There is a writers' strike in the US right now that is threatening the very fabric of the country, meaning that very soon there will be nothing new to watch on TV. Whether anyone actually notices is another issue but it is certainly riling up some people, mostly the writers themselves.
These writers have made a deal with Letterman such that they can for some Byzantine reason write for him despite this strike; not so Leno who decided what the hell, I used to be a funny guy, I'll just do it myself.
He did, and people laughed their heads off; his ratings soared. Letterman, despite the phalanx of writers, was not so funny. Ratings there soured.
What a quandry!! The writers' guilds then went into swift action, saying that Leno MUST NOT BE FUNNY until the end of the strike. He must not write his own stuff, he must sit still and wait for them to figure this problem out. And it is a big problem. If he's funny without them, what do THEY do for a living? My god, is it possible that Leno can DO HIS JOB?? Are writers obsolete? Is Letterman just plain boring? So many questions! So few answers!
So the writers are flipping out. Leno says too bad, seems I'm pretty good at this and I'm going to keep on keepin' on.

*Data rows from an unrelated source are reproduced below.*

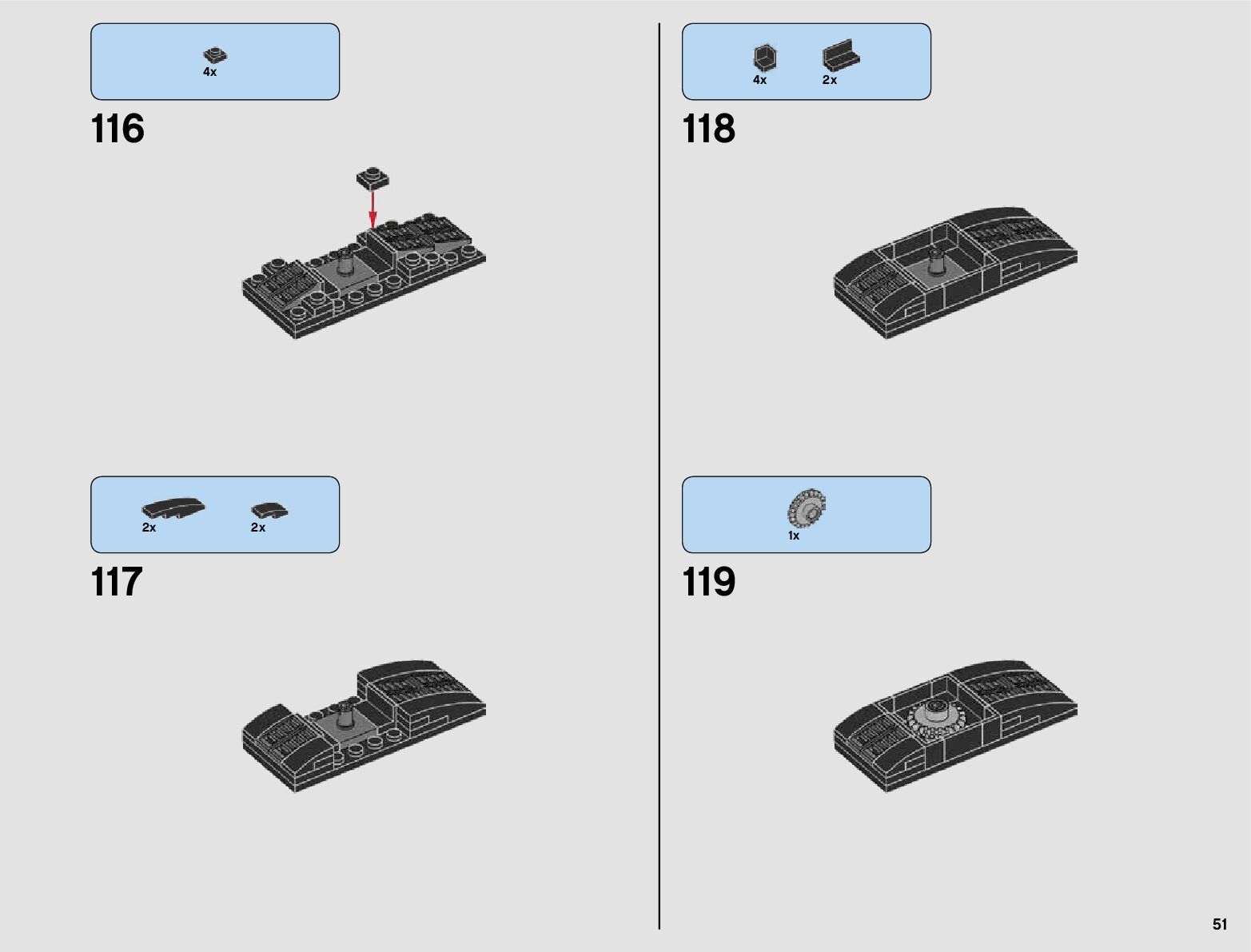 4x

116

2x 2x

117

4x 2x

118

1x

119

51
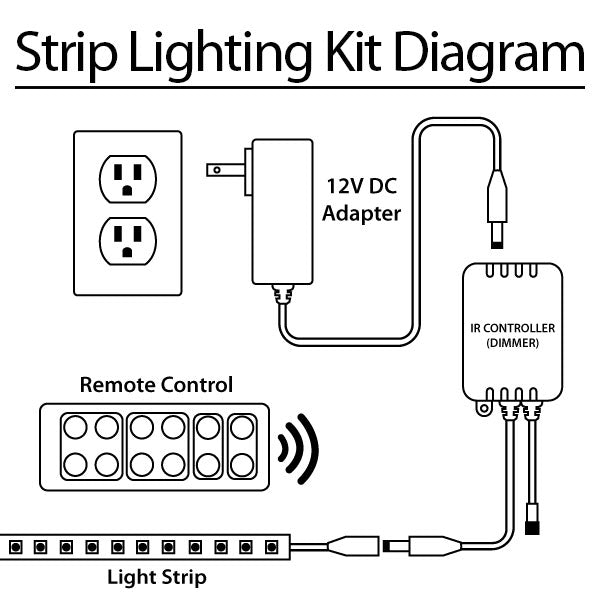 Strip Lighting Kit Diagram

12V DC
Adapter

IR CONTROLLER
(DIMMER)

Remote Control

Light Strip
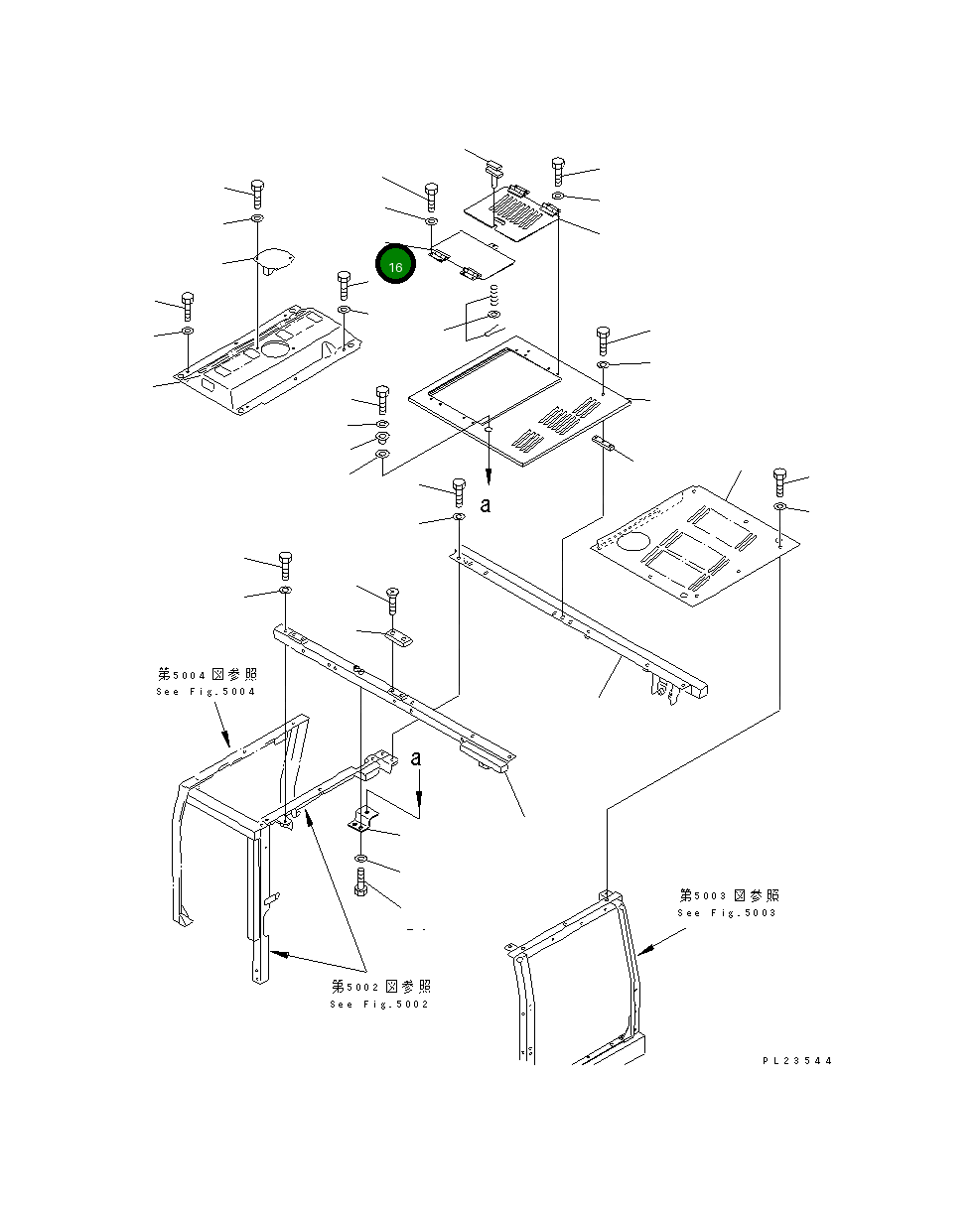 16

a

第5004図参照
See Fig.5004

a

第5003図参照
See Fig.5003

第5002図参照
See Fig.5002

PL23544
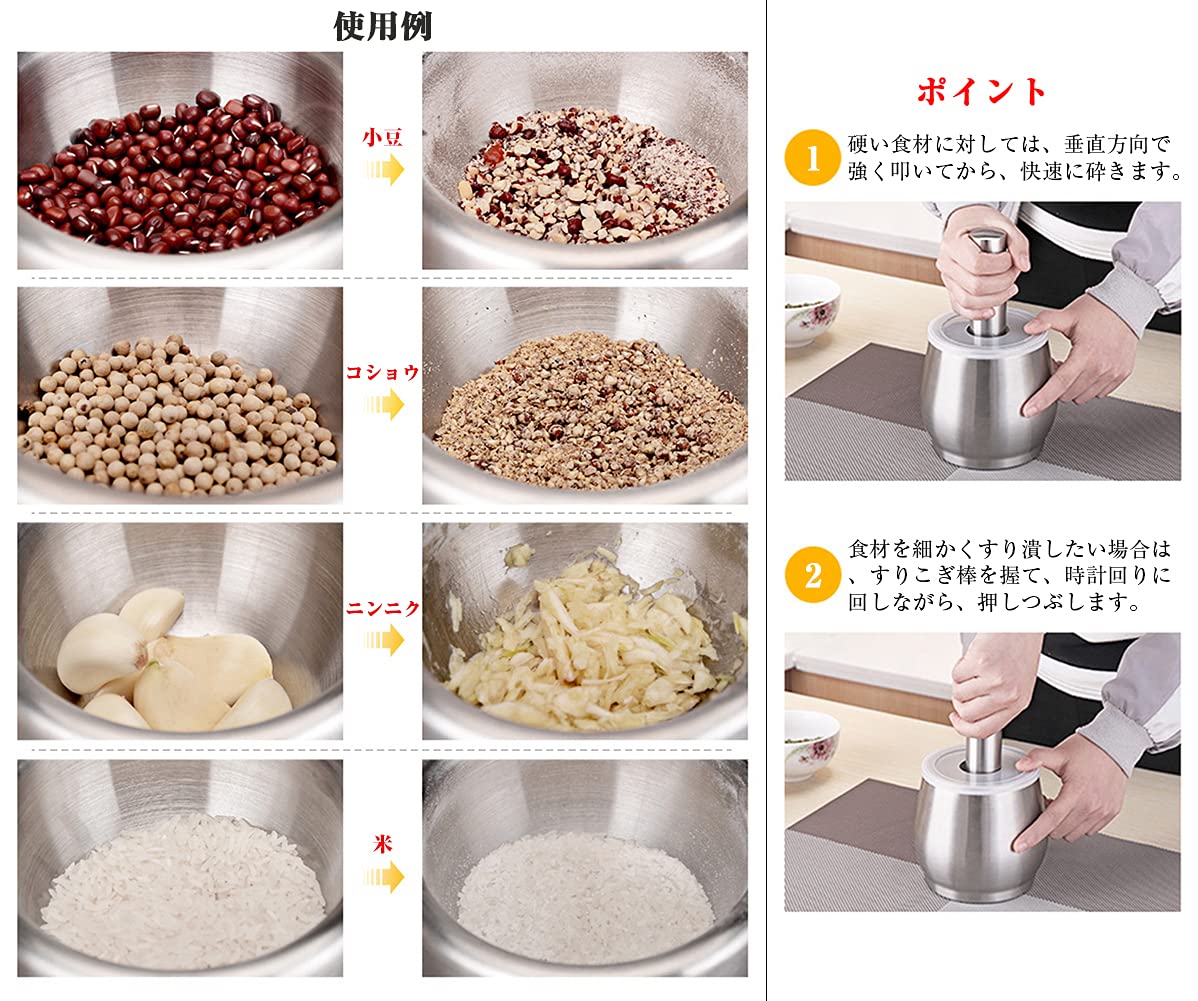 使用例

小豆

コショウ

ニンニク

米

ポイント

1 硬い食材に対しては、垂直方向で強く叩いてから、快速に砕きます。

2 食材を細かくすり潰したい場合は、すりこぎ棒を握て、時計回りに回しながら、押しつぶします。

Now, here is the metaphysical issue that the writers could do some thinking upon in their newly-acquired strike-permitted spare time: is it the WRITING that is the problem? So, if Leno just stood up and said stuff off the top of his head would that be okay? Is there a difference between what he thinks up and what he writes down? There cannot be...so where is their guild's jurisdiction?
Not to put a damper on a good story. I cannot wait for the next episode.